En réduisant ces changements à de simples ajustements budgétaires, le ministre Jambon révèle le manque de vision du gouvernement Arizona.
« La TVA influence ce qu’on met dans notre caddie. Quand une pizza industrielle du supermarché coûte moins cher qu’une pizza préparée par un artisan du coin à cause de cette réforme, le message est clair : l’Arizona favorise l’industriel plutôt que le local. Pour quelqu’un qui essaie de manger plus durable, c’est absurde : le choix le plus écologique devient le plus cher. C’est aussi une abération en termes de santé publique », explique Sarah Schlitz.
Faute de vision globale et de réflexion à long terme, les citoyens et les professionnels sont contraints de naviguer dans une complexité croissante. Alors que l’entrée en vigueur de ces nouvelles règles est prévue pour le 1er mars, de nombreuses zones d’ombre subsistent, mettant les commerçants en grande difficulté. Un même produit pourra désormais être soumis à plusieurs taux de TVA : par exemple, un houmous vendu en barquette chez un traiteur restera à 6 %, mais passera à 12 % s’il est intégré dans un sandwich vendu dans le même établissement. Un même produit sera soumis à des taux de TVA différents selon son emballage : à 6% s’il est emballé sous vide, à 12% s’il est emballé dans un emballage classique.

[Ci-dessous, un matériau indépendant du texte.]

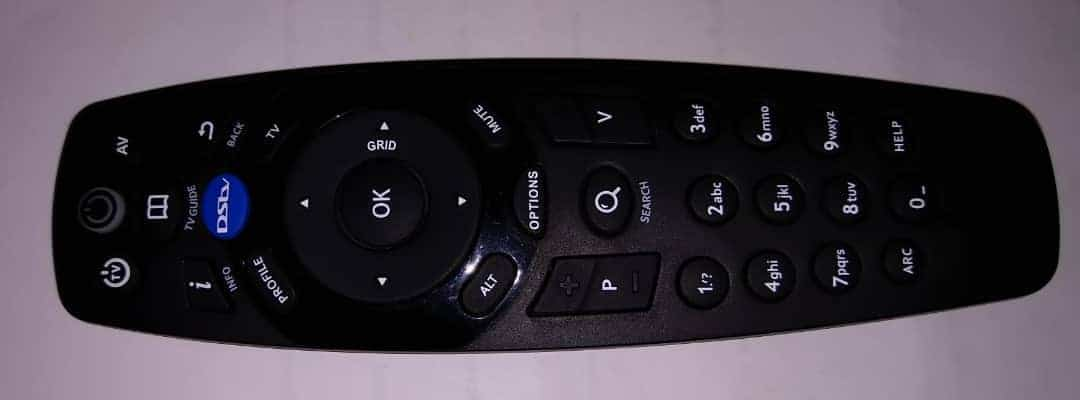 How do you access the settings option on your DSTV decoder remote control?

Ces changements entraîneront également des conséquences lourdes et largement sous-estimées. L’exemple le plus frappant concerne les repas servis dans les crèches, les écoles et les maisons de repos : lorsqu’ils sont préparés à l’extérieur et livrés, leur TVA passerait de 6 à 12 %. Dans un contexte où un parent sur cinq d’enfants âgés de 3 à 9 ans n’a pas les moyens de garantir une alimentation saine et équilibrée, le gouvernement fédéral choisit d’aggraver encore la situation des familles.
« On livre les parents à eux-mêmes, et pire encore, on affaiblit le rôle d’émancipation sociale de l’école, qui ne peut pleinement se réaliser lorsque les enfants ont faim l’après-midi », dénonce encore Sarah Schlitz.
Face à cette situation, le groupe Ecolo-Groen exige l’instauration d’une dérogation claire pour les repas livrés aux crèches, aux écoles et aux maisons de repos .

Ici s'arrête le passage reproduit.